— START —
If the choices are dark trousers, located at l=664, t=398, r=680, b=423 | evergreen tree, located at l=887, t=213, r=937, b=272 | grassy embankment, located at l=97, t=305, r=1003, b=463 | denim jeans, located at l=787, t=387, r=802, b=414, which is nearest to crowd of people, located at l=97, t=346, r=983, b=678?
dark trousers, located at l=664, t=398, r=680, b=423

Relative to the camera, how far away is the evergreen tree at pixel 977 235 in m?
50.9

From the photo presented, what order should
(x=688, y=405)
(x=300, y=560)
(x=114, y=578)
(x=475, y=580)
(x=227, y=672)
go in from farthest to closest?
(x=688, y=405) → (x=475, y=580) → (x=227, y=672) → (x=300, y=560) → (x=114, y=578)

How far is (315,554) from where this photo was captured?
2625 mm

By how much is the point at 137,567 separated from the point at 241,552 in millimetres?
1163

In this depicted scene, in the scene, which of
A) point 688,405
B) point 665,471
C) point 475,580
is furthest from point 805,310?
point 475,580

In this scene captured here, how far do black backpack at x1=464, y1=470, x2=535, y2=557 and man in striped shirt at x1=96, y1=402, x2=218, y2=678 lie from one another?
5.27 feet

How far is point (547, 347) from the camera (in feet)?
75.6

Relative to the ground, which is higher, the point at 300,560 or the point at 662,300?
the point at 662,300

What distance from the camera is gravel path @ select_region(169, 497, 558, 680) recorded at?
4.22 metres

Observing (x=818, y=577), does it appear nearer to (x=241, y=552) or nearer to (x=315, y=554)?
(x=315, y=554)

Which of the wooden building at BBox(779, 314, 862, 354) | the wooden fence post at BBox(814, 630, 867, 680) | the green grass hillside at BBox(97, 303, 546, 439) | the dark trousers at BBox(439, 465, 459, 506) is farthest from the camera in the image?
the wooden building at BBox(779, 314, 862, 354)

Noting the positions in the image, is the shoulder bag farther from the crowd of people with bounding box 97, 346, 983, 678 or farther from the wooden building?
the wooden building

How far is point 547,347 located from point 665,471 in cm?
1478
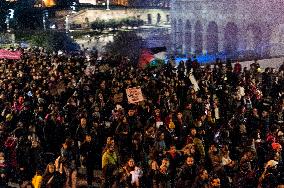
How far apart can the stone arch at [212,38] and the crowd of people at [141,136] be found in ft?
94.7

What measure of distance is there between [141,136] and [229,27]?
1402 inches

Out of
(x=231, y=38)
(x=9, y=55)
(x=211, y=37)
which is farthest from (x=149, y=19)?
(x=9, y=55)

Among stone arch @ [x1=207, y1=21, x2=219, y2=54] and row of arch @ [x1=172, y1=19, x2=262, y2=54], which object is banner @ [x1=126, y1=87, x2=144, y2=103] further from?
stone arch @ [x1=207, y1=21, x2=219, y2=54]

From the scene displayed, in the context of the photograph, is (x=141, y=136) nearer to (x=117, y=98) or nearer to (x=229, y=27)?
(x=117, y=98)

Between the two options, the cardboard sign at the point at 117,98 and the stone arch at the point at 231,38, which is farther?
the stone arch at the point at 231,38

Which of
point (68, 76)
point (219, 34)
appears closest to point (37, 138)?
point (68, 76)

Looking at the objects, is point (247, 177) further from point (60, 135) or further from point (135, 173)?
point (60, 135)

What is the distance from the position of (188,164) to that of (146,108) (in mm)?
4712

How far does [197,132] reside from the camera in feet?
38.2

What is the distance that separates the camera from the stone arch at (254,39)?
40906 mm

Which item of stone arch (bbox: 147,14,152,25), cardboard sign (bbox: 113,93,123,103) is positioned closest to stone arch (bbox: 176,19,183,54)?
stone arch (bbox: 147,14,152,25)

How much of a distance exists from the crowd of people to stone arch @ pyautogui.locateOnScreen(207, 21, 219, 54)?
28851 mm

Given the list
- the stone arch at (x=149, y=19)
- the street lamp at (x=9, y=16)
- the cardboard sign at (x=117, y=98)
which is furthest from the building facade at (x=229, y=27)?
the cardboard sign at (x=117, y=98)

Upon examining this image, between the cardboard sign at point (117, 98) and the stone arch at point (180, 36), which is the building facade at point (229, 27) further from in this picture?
the cardboard sign at point (117, 98)
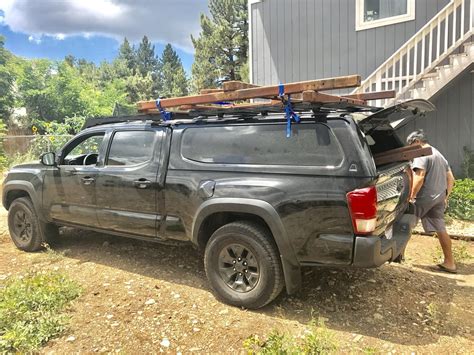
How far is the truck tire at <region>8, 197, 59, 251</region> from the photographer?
17.7 ft

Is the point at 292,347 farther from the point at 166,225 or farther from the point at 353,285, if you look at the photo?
the point at 166,225

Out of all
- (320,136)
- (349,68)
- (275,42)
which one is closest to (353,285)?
(320,136)

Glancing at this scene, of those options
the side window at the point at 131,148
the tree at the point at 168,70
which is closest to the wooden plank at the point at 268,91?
the side window at the point at 131,148

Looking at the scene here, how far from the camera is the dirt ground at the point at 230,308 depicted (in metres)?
3.24

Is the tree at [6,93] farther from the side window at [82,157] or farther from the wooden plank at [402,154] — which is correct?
the wooden plank at [402,154]

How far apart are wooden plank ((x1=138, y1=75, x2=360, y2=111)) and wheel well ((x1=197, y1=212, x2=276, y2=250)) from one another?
3.52 ft

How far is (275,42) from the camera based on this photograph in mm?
10422

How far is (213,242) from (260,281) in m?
0.58

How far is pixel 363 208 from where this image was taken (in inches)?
122

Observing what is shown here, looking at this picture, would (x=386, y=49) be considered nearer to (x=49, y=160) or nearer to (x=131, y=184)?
(x=131, y=184)

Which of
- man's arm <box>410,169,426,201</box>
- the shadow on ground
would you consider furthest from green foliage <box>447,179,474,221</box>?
man's arm <box>410,169,426,201</box>

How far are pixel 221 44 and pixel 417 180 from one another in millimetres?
25045

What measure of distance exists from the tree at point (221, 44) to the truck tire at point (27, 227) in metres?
23.4

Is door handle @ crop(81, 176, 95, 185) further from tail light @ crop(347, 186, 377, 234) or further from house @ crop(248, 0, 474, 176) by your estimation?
house @ crop(248, 0, 474, 176)
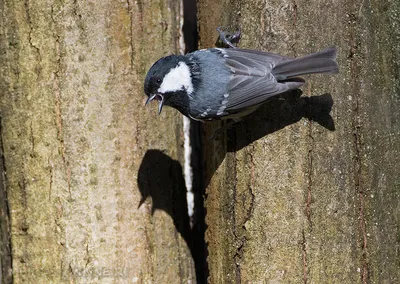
— END —
## SET PROBLEM:
Gather every line of the records that contains the word "depicted" and copy each one.

## TASK SOLUTION:
In this depicted scene, in the scene, which of
Looking at the scene here, how far from the camera is the dirt ground at the point at 230,308 depicted (in metres)?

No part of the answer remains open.